Where to Watch in Australia

As of February 2026, 28 Years Later: The Bone Temple is playing in Australian cinemas following its 14 January release. If you have not caught it yet, there is still time — check your local cinema’s session times, as it is holding screens in most major chains. Standard ticket prices in Australia typically run around $22 to $25 for a general admission adult ticket, with some premium formats (IMAX, Dolby) commanding a few dollars more.
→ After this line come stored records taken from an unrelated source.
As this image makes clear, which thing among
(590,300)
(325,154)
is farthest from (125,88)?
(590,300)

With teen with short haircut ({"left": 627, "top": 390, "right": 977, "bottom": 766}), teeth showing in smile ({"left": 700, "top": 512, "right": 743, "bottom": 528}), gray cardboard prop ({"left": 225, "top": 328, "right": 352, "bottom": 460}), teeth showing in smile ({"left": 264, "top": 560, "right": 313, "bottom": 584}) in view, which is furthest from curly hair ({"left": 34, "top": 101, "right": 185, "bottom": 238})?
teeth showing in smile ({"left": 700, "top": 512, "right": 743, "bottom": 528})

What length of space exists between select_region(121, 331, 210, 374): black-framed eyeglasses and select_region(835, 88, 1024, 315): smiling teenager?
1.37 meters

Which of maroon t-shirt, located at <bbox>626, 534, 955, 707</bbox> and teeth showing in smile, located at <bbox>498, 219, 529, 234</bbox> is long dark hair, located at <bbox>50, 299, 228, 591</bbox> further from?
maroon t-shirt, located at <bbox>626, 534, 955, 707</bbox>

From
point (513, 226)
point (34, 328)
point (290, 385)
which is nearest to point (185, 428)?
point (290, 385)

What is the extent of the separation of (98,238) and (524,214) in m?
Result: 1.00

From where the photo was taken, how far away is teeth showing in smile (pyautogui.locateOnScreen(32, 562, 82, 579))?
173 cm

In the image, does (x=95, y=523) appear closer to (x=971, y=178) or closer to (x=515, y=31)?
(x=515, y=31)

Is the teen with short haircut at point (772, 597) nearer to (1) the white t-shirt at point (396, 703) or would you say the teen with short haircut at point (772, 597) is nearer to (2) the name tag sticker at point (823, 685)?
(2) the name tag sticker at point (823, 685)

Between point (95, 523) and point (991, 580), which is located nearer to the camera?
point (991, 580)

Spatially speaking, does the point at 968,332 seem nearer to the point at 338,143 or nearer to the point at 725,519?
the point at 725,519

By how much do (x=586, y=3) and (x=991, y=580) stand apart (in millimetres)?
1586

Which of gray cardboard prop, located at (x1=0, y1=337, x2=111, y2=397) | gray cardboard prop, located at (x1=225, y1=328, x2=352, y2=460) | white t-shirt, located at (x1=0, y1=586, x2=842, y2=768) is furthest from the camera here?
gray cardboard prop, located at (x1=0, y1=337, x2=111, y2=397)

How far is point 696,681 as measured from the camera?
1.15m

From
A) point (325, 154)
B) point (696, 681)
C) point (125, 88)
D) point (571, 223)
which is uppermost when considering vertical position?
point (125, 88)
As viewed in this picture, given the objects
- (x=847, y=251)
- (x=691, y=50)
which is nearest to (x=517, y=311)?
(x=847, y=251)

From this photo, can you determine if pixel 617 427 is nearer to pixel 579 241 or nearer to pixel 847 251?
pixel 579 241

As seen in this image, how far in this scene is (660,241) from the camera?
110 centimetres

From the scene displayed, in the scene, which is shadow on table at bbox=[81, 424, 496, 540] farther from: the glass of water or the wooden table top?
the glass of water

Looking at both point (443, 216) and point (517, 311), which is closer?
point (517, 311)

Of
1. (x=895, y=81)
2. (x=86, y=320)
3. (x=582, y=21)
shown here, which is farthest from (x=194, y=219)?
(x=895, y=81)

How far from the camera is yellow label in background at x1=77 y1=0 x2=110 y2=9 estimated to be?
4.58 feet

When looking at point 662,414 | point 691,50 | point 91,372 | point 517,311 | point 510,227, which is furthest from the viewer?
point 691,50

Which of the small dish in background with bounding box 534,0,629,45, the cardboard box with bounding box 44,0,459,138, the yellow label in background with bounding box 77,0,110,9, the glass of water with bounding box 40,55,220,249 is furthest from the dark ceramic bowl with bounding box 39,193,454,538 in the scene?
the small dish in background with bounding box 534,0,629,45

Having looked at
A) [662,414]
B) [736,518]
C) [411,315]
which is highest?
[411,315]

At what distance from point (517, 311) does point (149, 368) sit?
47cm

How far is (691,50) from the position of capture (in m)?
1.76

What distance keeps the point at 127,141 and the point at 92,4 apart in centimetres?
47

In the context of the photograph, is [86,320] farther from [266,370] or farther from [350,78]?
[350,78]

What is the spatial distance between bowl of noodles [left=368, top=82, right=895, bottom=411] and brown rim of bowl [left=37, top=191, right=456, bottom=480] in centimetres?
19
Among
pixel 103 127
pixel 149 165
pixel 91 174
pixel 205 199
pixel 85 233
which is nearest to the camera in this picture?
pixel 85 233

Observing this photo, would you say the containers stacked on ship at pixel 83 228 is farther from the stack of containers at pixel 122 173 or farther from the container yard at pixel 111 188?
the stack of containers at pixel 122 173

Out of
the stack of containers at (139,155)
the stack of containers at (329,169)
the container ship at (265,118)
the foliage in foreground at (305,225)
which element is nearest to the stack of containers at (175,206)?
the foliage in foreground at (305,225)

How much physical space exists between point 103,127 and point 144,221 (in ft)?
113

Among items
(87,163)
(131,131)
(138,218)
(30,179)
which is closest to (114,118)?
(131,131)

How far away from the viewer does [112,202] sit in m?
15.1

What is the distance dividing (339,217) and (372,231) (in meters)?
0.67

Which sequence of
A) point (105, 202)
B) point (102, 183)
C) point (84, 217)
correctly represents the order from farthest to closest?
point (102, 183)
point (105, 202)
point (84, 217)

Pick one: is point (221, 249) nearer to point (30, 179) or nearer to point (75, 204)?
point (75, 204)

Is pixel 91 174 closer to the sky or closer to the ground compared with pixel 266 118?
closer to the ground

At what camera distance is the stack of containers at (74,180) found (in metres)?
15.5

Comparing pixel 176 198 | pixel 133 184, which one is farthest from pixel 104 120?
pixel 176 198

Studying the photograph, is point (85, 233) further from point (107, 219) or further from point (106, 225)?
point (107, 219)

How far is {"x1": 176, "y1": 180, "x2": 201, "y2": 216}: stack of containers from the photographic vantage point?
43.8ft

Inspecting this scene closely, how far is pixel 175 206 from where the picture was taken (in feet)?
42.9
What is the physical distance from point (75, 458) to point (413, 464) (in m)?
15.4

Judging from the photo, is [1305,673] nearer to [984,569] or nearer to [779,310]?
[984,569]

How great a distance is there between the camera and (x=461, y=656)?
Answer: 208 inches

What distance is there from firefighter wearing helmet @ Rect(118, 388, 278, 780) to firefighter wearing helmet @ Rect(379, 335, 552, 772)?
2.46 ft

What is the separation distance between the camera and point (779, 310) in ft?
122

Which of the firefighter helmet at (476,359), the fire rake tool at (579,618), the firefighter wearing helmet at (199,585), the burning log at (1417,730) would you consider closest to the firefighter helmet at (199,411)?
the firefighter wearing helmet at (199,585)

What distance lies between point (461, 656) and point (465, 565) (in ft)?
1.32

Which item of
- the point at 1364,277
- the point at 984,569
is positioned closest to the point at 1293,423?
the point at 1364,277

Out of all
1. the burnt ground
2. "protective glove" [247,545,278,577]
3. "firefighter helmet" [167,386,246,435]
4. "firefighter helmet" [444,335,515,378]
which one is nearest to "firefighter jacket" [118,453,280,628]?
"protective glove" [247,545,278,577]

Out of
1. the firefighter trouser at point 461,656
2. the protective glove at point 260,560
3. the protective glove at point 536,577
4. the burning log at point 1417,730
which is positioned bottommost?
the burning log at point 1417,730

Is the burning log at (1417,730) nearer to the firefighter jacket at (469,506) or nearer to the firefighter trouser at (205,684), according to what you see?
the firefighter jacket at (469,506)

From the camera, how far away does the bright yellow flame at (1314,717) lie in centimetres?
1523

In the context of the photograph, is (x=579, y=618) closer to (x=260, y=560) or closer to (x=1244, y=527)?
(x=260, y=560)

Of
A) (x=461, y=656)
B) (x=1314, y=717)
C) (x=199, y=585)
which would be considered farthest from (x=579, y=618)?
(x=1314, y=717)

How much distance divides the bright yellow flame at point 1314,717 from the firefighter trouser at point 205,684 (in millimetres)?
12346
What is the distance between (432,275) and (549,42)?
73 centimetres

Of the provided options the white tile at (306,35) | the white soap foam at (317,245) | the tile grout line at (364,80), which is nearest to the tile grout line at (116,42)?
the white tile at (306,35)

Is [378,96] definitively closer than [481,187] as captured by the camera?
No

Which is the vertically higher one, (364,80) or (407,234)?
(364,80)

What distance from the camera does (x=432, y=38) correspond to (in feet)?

For those who prefer to wait for home viewing, you will likely not have to wait long. Based on the distribution trajectory of the broader 28 Years Later universe and typical theatrical-to-streaming windows for horror releases in Australia, I would expect The Bone Temple to land on streaming within three to six months of its theatrical run. Stan or Prime Video are the most probable destinations given historical distribution patterns for this kind of mid-to-high budget horror release — Stan in particular has been a reliable home for horror in the Australian market. Keep an eye on both. If you are on the fence, the cinematic experience is worth it for that waterlogged industrial sequence alone — it plays better in a dark room with the sound cranked.

Our Rating

7/10 — 28 Years Later: The Bone Temple is a solid, often genuinely frightening addition to one of horror’s best franchises. It does not surpass 28 Days Later — very few horror films in the last twenty-five years have — but it does not embarrass it either. The cult mythology gives the film a distinctive identity within the series, the practical effects are outstanding, and when it fires on all cylinders the tension is almost unbearable in the best possible way. Some bloat in the second act and a few too many winks at the audience hold it back from greatness, but for horror fans who have been with this franchise since the beginning, The Bone Temple delivers genuine thrills and earns its place in the canon. Get to a cinema while you can, or mark it for the watchlist — either way, do not sleep on it.